◆ Study text ◆
══════════
Playing Dominated - How Playing Raggedy Hands is Costing You Money

A common leak that beginners have is playing dominated hands. It’s a difficult leak to plug because it means that you either need to be more patient and wait for better (less dominated) hands to play and/or you need to get much better at post flop play so that you can navigate with weaker hands while not setting yourself up for bust.

This article will explain in more detail what dominated hands are, why you should avoid them and alternatives to playing them.

What are Dominated Hands?

Dominated hands are hands that are (can be) crushed in terms of equity. For example, a pair of 2s is a dominated hand – if you’re up against a pair of 8s you have little equity in the pot. A pair of 33s has A2 dominated, because the player holding A2 is only going to improve with an ace (or backdoor draws).

Playing dominated hands gets a lot players in trouble. They play hands like A5s or KTo and get married to their hand. They call several streets with a (weak) pair of aces, kings, tens or fives, and their opponents show up with the same pair, but with a slightly better kicker.

This is a costly leak. I used to play sngs, and what would happen to me is that I would spew so much of my stack with dominated hands, cutting it by 1/3 or in half.  The result I faced was being in push/shove mode sooner, which led to more variance. In terms of cash games, you lose more pots and have to top off more often. You’re just bleeding money/equity.

The bottom line is that when you play dominated hands, you win small pots and lose the big ones. And that’s a losing proposition in the long run.

Playing Non-Dominated (Weaker) Suited Connectors is Better

I want to explain something that might seem counterintuitive at first. Instead of playing dominated hands, like A3, K8 or JT, you play hands like 98 or 76.

The reason why you play these types of hand is three-fold.

One, you want to think about the other types of hands that people play. Many (better) players avoid dominated hands for the reasons I outlined above. Instead they show up with hands like AK, KQ and TT.

Why does this matter?

Well, when you play hands like A4o, you’re dominated. However, when you play hands like 98s you’re more likely to have 2 live cards. When you make a pair of 8s or 9s your hand is often good, because your opponent doesn’t have 8s or 9s in their range (assuming they don’t have an over pair).

This is also an important concept to keep in mind for tournaments and sit and goes when you’re in push/fold mode. You’re told to shove hands like K3s because you need to stay afloat. However, lots of players know (you know) this and will isolate with KQ. So shoving a hand like 98s means you’re more likely to have 2 live cards if someone calls versus drawing nearly dead.

Secondly, when you play these types of hands you can make sleeper hands. Big hands that your opponents cannot put you on, like 98 on a J-T-7 flop. Your opponent likely hit this flop, and at worst has a draw. They’ll assume you have a draw too, until you get to the river and show them the nuts.

Last, I think these hands are easier to fold if you’re getting a lot of action. If the flop is A-T-9 and you’re holding 98s, and your opponent raised preflop, c-bet the flop and bet the turn, folding is easy. But if you’re holding A5s it might not be.

Ultimately, if you want to play what are considered to be weaker hands, you want to avoid hands that are likely to be crushed at showdown / in a race. You want to play hands that are live or are able to hit hands that are disguised.
══════════
◆ Information given ◆
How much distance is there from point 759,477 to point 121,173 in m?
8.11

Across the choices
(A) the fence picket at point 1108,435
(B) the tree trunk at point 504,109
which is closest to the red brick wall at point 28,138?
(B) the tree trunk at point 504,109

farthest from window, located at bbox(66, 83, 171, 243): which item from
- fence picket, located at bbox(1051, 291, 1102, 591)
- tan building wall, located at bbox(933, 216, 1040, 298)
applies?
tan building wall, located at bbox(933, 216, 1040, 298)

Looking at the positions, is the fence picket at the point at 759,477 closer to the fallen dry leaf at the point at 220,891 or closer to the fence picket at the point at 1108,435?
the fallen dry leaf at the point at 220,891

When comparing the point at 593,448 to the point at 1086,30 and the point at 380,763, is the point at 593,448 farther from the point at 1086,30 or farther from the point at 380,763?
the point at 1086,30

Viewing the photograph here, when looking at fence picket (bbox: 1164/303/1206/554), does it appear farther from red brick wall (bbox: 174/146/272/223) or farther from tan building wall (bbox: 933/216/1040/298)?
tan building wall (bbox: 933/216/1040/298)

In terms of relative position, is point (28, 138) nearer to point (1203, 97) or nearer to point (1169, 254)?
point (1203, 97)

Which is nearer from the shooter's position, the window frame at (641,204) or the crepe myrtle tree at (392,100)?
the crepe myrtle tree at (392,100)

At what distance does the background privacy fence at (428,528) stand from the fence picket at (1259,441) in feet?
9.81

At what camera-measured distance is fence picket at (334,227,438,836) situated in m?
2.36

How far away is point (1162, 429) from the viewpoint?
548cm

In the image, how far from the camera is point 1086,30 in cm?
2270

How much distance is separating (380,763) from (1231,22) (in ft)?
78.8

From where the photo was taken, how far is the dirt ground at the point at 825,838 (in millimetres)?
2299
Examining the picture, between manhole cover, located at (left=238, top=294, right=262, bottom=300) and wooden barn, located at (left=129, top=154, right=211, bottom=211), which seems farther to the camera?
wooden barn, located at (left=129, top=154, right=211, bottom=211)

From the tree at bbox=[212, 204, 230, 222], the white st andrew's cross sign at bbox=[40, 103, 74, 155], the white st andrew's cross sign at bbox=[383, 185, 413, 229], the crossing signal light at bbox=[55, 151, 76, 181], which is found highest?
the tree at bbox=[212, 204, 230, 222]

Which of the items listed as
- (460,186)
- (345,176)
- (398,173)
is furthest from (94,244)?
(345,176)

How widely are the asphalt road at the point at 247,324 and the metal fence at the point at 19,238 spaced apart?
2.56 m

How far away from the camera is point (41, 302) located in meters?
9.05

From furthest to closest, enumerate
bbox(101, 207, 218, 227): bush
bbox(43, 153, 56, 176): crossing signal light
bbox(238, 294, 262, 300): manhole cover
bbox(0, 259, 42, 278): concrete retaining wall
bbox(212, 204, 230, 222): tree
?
══════════
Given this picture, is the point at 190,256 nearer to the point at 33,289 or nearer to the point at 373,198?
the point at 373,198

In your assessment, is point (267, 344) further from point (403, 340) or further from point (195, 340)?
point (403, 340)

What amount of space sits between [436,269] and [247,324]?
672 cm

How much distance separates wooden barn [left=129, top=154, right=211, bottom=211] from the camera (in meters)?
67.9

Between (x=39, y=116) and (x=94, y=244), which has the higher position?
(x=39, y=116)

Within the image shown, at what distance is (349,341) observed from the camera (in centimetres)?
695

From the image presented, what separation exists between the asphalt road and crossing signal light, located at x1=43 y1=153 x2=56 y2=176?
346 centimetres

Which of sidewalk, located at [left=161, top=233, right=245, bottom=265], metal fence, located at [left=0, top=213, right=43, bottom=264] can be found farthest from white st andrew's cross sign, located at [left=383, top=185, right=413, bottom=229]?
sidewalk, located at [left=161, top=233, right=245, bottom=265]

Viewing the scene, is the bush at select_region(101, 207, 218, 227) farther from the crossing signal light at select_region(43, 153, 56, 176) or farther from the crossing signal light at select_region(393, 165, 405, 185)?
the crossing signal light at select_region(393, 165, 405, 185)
══════════
◆ Work to complete ◆
- A) Extract a passage from the article on dominated hands word for word: begin at the words "This article will" and stop after "are Dominated Hands?".
- B) Answer from the article on dominated hands:
(i) Which hand does a pair of 33s have dominated?
(ii) On what flop does 98 make a sleeper hand?
(iii) Which three hands do better players show up with instead of dominated hands?
The records come from a different source than the article on dominated hands.

◆ Task-by-task results ◆
- A)
This article will explain in more detail what dominated hands are, why you should avoid them and alternatives to playing them.

What are Dominated Hands?

- B)
(i) A2
(ii) J-T-7
(iii) AK, KQ and TT